Source extract
== Segment start ==
On November 16, 2011, Hurd filed a habeas petition against the United States in the D.C. Superior Court challenging his confinement as a violation of procedural and substantive due process. The court denied his petition from the bench in July 2012. Hurd appealed that decision to the D.C. Court of Appeals, but the court failed to act for another year and a half. By that point, Hurd had served the balance of his initial sentence and been released. The Court of Appeals dismissed his appeal as moot.

Hurd then filed in federal district court this damages action against the District of Columbia under 42 U.S.C. § 1983, again pursuing both procedural and substantive due process claims. The district court dismissed his substantive due process claim as precluded by the D.C. Superior Court’s 2012 decision denying his habeas petition against the United States, and dismissed both claims under Federal Rule of Civil Procedure 12(b)(6). See Hurd v. D.C., 146 F.Supp.3d 57 (D.D.C. 2015).

We conclude that the Superior Court’s 2012 decision lacks the preclusive effect the district court perceived. Because Hurd was unable to obtain a decision on his habeas appeal once he was no longer in custody, and because section 1983 claims cannot be joined in a habeas proceeding, the .Superior Court’s unreviewed bench ruling was not the result of a full and fair opportunity to litigate.

On the merits, Hurd’s complaint states a legally actionable procedural due process claim. His liberty interest sufficed to require that he be afforded some kind of process before he was locked up again. As for Hurd’s substantive due process claim, the district court erred in dismissing that claim based on material beyond the complaint, and not incorporated by reference in it, without converting the motion to dismiss into one for summary judgment as contemplated by Federal Rules of Civil Procedure 12(d) and 56. We accordingly remand the case to the district court for further proceedings.

I. Background

On appeal from an order granting a motion to dismiss for failure to state a claim under Federal Rule of Civil Procedure 12(b)(6), the relevant facts are those alleged in the complaint, taken in the light most favorable to the plaintiff and with all reasonable inferences drawn in his favor. Accordingly, except as otherwise noted, this factual background is based on the complaint.

Hurd was an active duty Marine from 1997 to 2001, and a Marine Corps reservist from 2001 to 2005. In 2006, after he pleaded guilty to possessing cocaine and an unregistered firearm in violation of D.C. law, the D.C. Superior Court sentenced Hurd to 42 months’ imprisonment with a three-year term of supervised release. Hurd began serving his sentence at a federal prison in West Virginia on September 21, 2006. If Hurd had served the entirety of that term, he would have been released from prison in March of 2010.
== Segment end ==
Data shown
== Segment start ==
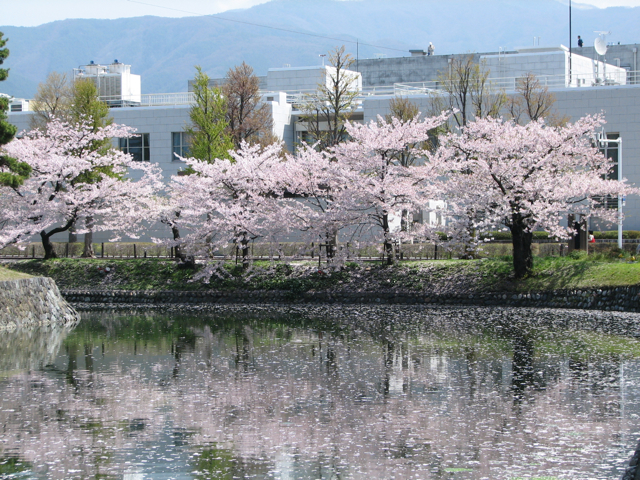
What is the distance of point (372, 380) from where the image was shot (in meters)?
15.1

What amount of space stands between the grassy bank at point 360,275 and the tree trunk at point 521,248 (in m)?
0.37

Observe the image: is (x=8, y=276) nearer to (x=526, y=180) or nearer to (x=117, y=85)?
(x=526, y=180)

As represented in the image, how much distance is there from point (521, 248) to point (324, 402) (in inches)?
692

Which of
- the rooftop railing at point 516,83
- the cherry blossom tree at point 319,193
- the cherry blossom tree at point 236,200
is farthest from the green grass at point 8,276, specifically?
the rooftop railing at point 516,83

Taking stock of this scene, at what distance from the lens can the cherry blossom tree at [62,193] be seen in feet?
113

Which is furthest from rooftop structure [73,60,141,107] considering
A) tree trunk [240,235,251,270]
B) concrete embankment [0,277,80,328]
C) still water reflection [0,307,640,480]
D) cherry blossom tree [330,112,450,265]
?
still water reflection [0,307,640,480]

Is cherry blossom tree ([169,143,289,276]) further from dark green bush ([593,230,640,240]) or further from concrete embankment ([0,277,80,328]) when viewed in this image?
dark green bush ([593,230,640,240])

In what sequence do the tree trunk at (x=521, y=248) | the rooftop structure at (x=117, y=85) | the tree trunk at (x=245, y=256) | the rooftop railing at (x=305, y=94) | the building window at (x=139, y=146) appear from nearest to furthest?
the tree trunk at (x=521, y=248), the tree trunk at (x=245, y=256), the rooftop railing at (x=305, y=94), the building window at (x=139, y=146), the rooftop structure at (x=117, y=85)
== Segment end ==
== Segment start ==
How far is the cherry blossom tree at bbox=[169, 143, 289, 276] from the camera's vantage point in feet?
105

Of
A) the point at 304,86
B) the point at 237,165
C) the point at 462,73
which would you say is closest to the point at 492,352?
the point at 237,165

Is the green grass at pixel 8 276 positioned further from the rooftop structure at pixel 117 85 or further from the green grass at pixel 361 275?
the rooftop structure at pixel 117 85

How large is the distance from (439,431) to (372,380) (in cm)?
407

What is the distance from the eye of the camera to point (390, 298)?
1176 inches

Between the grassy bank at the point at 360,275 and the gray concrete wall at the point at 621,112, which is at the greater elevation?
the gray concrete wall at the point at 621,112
== Segment end ==
== Segment start ==
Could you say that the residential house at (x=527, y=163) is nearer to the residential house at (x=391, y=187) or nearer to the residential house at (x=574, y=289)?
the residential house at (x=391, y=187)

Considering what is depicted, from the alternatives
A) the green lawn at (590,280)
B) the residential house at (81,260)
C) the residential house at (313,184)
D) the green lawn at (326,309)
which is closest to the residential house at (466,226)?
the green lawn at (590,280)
== Segment end ==
Tasks to perform
1. Reproduce the court opinion on Hurd's due process claims from "On appeal from" up to and including "on the complaint.".
2. Which Federal Rules of Civil Procedure does the court opinion on Hurd's due process claims cite? List all of them.
3. Extend the court opinion on Hurd's due process claims past its final sentence.

Task-by-task outputs
1.
On appeal from an order granting a motion to dismiss for failure to state a claim under Federal Rule of Civil Procedure 12(b)(6), the relevant facts are those alleged in the complaint, taken in the light most favorable to the plaintiff and with all reasonable inferences drawn in his favor. Accordingly, except as otherwise noted, this factual background is based on the complaint.

2.
- Rule 12(b)(6)
- Rule 12(d)
- Rule 56

3.
[676]*676The federal prison released- Hurd in June 2007 without explanation. “At the time of his release, he apparently believed that his motion for a sentence reduction had been successful.” Hurd, 146 F.Supp.3d at 59-60. Hurd then served his three-year term of supervised release. During that period, as the District acknowledges, Hurd remained in the District of Columbia and regularly submitted to monitoring and drug tests. Hurd failed several drug tests and he was arrested three times but never convicted. Def.’s Mot. Dismiss Ex. 5, at 2, 27. Despite those violations of the terms of supervised release, the Parole Commission decided that letters of reprimand sufficed, id, at 29, 37-39⅞ and the court did-not revoke Hurd’s supervised release. The three-year period after Hurd’s June 2007 discharge from prison—years that all parties then believed constituted his post-imprisonment term of supervision—expired on July 18, 2010. By that time, the conduct of the federal prison that released him, the halfway house where he lived during his first few weeks out of prison, the Parole Commission, and the Court -Services and Offender Supervision Agency that regularly monitored him all reinforced Hurd’s belief that he had been deliberately released from prison and had fully served his 2006 sentence.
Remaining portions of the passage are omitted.